__任务目标__:
从含有“Order [232,95], [142,176], [123,141]”的那一行开始照原样抄写，抄到含有“Answer: [142,176] → [232,95] → [123,141]”的那一行为止，首尾两行都要包括。

__数据条目__:
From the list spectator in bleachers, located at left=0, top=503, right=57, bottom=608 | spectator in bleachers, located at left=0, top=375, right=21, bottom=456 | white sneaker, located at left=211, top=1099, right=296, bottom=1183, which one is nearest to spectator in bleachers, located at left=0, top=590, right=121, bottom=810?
==
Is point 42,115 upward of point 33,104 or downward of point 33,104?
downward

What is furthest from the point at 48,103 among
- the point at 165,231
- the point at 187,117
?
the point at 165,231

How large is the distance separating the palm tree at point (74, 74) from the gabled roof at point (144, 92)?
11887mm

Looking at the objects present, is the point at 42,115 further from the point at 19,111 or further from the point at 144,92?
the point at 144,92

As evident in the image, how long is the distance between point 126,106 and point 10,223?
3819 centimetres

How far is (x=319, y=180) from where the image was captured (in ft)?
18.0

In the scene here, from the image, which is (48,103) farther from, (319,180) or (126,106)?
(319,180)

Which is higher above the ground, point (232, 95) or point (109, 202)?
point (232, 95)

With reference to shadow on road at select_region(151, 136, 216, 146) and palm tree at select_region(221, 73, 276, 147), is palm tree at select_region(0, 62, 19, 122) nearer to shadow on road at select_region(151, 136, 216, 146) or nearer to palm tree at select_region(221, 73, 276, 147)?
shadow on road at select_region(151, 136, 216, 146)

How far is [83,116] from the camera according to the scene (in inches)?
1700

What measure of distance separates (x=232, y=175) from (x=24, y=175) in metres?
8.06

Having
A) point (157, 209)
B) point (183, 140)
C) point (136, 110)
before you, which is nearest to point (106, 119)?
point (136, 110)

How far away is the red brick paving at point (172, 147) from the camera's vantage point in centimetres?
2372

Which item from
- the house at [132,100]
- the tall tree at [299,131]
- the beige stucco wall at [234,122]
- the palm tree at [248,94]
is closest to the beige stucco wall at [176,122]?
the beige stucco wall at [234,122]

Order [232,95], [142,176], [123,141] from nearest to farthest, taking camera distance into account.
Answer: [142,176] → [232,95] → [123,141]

__本题结果__:
Order [232,95], [142,176], [123,141] from nearest to farthest, taking camera distance into account.
Answer: [142,176] → [232,95] → [123,141]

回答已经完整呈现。